Cycling in the Sixties
Submitted by Bob Tate
I was a member of the Welwyn Wheelers, I joined in 1958 when I was about 15, and the photo was taken when I was marshalling the Welwyn Wheelers’ Road race. I think I was about 20 at the time and had discovered the pleasures of the early sixties with emerging modern music, clubs, parties, drinking and other stuff. The bags under my eyes and the pallor speak for themselves!
I am looking a bit portly and had given up ‘serious’ cycling by then. The cycling clothes were typical of the day, rolled up jeans or plus 2’s – tweedy trousers than came below the knee with elastic in them, worn with long socks and a couple of jumpers. NO ONE in the club wore shorts or club kit except for racing. Cycling shoes were leather with nailed on shoe plates. Crash hats had not been invented for road cycling and in the winter we wore little black berets – very cool!
The Wheelers had some very good riders including a National Sprint Champion, and the boy I joined with (Brendan McKeown) who became National Pursuit Champion and some very good road racers who did not come out with us much.
Club Runs were rather ferocious as I remember with no quarter given, taken or expected and every 30mph sigh and hill top had to be sprinted for. If you got dropped, too bad, and navigation was by road signs.
Destination was chosen on the day and we usually stopped at a cycling café and the better off members (not me as I was at school still) had a cooked lunch. I don’t remember eating on the rides but I can remember being hungry when I got home!
We took turns on the front and changed by the lead pair parting and the rest riding through. Four abreast for a few seconds but it worked well. Strong pairs did long pulls and the weaker ones shorter. I don’t remember a single crash on a club run.
WW was very much a racing club and my efforts were considered pretty mediocre. I managed a
1hr 05m 25 mile TT and a 24min 10 mile TT – both on fixies (the 25TT on 72” Guy)! 10’s were only for ladies and juniors. There was no way to measure your speed or effort unless your watch had second hand.
I tried a few junior road races, mainly around Whitwell but don’t recollect finishing one.
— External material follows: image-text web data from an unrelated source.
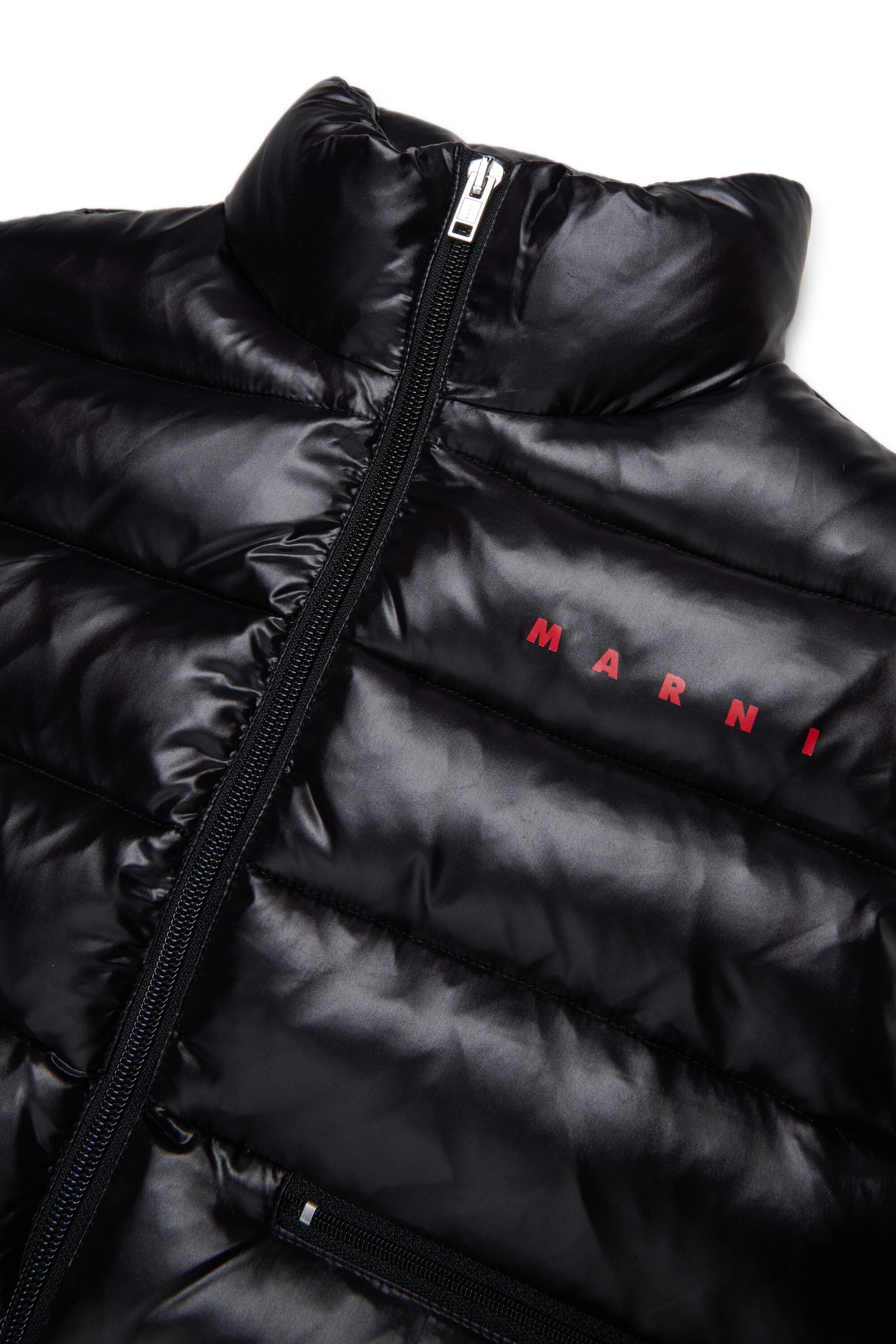 Sleeveless padded jacket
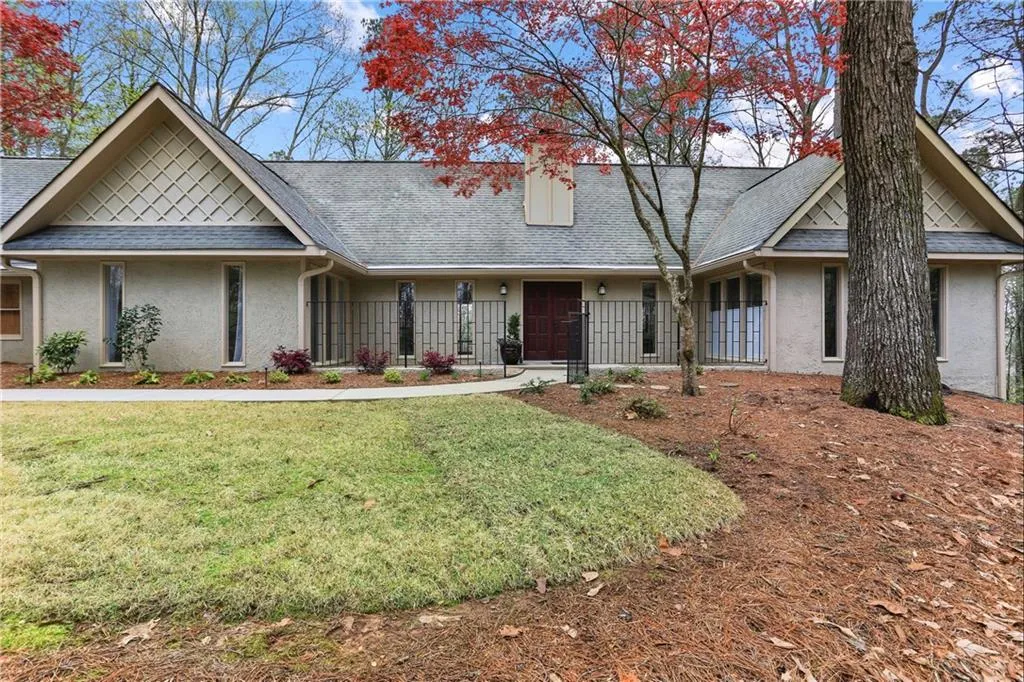 5 The Landing, Sandy Springs, Georgia 30350, 3 Bedrooms Bedrooms, ,3 BathroomsBathrooms,Residential,Sold,5 The Landing,6731854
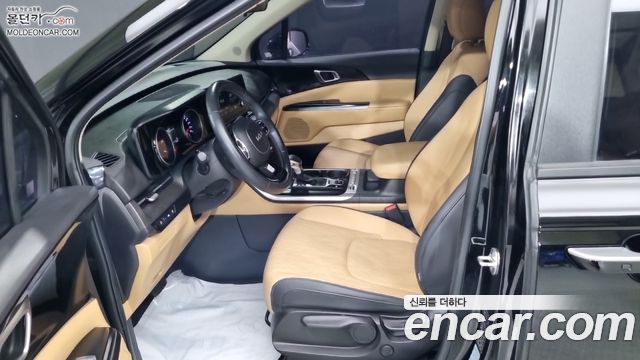 Kia Carnival — interior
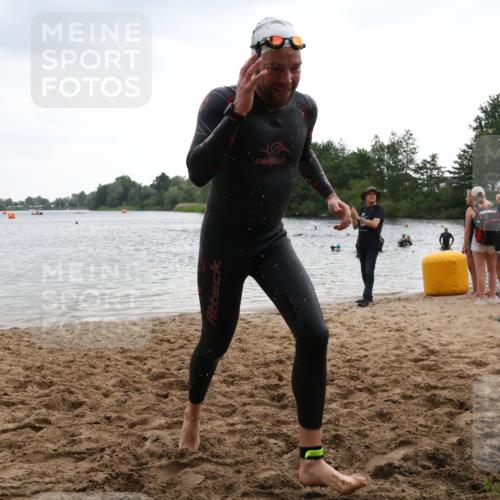 21.06.2025 - 27. Vierlanden-Triathlon Lena Gebhardt http://msf.ph/oto/8040804 15.06.2025 13:00:36 Schwimmen 1139 meine-sportfotos.de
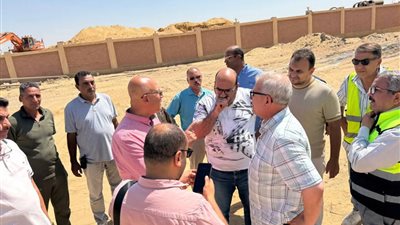 مسئولو الإسكان يتفقدون تنفيذ مشروعات حدائق أكتوبر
WW was a very sociable club, we had a club hut when I first joined and Friday was ‘Club Night’ and we played, skittles, darts, cards, drank tea, entered events and socialised. During my time the Gosling Stadium was built very nearby and our clubroom moved to that. Advice to young members was freely and vigorously given and you were expected to take it. The demographic was very different to today. Most rider gave up ‘serious cycling’ by their mid twenties. People got married and had kids earlier and with 40-44 hour week and two weeks holiday people did not have the time. Older members who had stopped cycling ran the club and later lots of events at the Gosling Stadium.
I remember the bike I am riding in the photo very clearly as I built it. I bought the frame new and it cost me a fortune at the time, although older members were generous in passing on used bits.
Frame: Made to measure Alan Shorter. 22in, 72 degrees parallel, Reynolds 531 Double Butted steel tubing. Nervex Professional Lugs and Campag Fork Ends. Flamboyant purple with gold lug lining and pale blue panels.
Wheels: Airlight Q/R hubs with Fiamme Sprint (Tubular) rims (built by me)
Tyres: Tubular – Clement 50s
Brakes: Mafac centre pull
Stem: GB chromes steel and alloy GM Maes handle bars
Gears: Campag 2 X 5 speed with down-tube non-indexed shifters
Chainset: Stronglight Criterium 53/42
Pedals: Lytard with toe clips and straps
Saddle: Brooks Competition Special with big copper rivets I put in and the clip turned upside down.
Pump: Full length, fitted in the frame and actually worked.
Strange: I can still remember the spec but can’t remember what day it is sometimes!
I bought the frame on un-official Hire Purchase and cycled to Alan Shorter’s shop in Archway in North London every Saturday morning to pay an instalment. It cost me all my paper-round money.
Tubular tyres were normal serious cycling gear then. We usually carried two spares in a roll behind the saddle with cycling cape if rain threatened. You could change a tyre in a minute or two. If you were doing a long ride on your own you also carried a needle and thread and puncture outfit so you could unstitch the tub and repair the puncture and sew it up again. There were no mobiles then and few phone boxes but as no one at home had a phone there was no one to call anyway so you had to be independent!
I left school at 18, started work and after few months of cycling about 8 miles to work, bought a BSA Bantam 125cc motorbike. The club secretary said to me ‘that’s you finished now’. – he was right, till about 2008 when I started up again.